◆ TEXT PASSAGE:
....
Six in 10 consumers are shopping more online and less in stores than they did before the pandemic, so removing friction from checkout is key. In the inaugural Anatomy Of A Consumer Payment Playbook, Rachel Wilkie, senior director of eCommerce for online footwear retailer Merrell, explains how innovations in payments is helping them attract customers and keep them loyal.
Retailers often spend significant resources curating their inventories and improving their users’ experiences, but they can still fail to streamline one of the most important steps toward converting sales: the checkout process. The process has become more important in the wake of the ongoing global health crisis, as consumers are shopping in higher volumes online than ever before.
Recent PYMNTS research finds that 59.2 percent of consumers are currently shopping less in physical stores and instead shopping more online. Seamless checkout experiences have gained importance in appeasing customers and turning them into regulars, explained Rachel Wilkie, senior director of eCommerce for online outdoor and footwear retailer Merrell, in a recent PYMNTS interview. This means merchants must streamline the payments process in ways their customers expect.
Many have begun supporting payment options that allow consumers to conveniently shop regardless of their location or the device they are using, accepting mobile wallets such as Apple Pay and even installment payment plans offered by players such as Affirm and PayPal.
Consumers Flock Toward Easy, Cost-Effective Payments
Merrell has made several changes to its checkout process with customer convenience in mind, Wilkie said, beginning with redesigning its checkout experiences to require customers to enter information on only a single page.
“We did see when we had multiple steps to the payment process that consumers were more likely to abandon that checkout journey,” she said. “And so we have worked to implement a more streamlined checkout that has all the information for the consumer [on] one page as opposed to several.”
....
◆ SUPPLIED ENTRIES:
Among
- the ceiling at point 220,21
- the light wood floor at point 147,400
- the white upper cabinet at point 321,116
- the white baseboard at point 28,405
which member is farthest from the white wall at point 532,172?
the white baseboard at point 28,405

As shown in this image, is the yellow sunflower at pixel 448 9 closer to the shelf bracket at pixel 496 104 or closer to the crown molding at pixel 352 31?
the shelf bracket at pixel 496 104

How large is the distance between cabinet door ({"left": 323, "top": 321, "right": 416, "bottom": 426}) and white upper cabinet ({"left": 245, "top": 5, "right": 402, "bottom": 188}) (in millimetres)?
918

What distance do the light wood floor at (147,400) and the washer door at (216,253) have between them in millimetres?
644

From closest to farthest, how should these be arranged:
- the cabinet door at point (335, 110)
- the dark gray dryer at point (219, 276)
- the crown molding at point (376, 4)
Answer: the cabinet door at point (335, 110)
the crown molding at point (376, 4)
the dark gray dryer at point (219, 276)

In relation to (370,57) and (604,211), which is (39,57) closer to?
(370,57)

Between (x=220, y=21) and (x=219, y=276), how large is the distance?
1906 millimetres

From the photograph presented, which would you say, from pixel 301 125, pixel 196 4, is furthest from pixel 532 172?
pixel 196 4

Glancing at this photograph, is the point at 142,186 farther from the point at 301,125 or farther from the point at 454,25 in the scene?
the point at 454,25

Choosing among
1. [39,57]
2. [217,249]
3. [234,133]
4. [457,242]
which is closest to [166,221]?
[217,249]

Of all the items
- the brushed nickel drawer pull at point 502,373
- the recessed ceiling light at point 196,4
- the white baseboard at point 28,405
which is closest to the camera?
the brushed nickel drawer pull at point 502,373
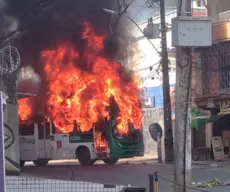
....
◆ TASK PROMPT: In the article on online checkout, what percent of consumers does the PYMNTS research say are shopping less in physical stores and more online? The records aren't needed for this.

◆ WRITTEN REPLY: 59.2 percent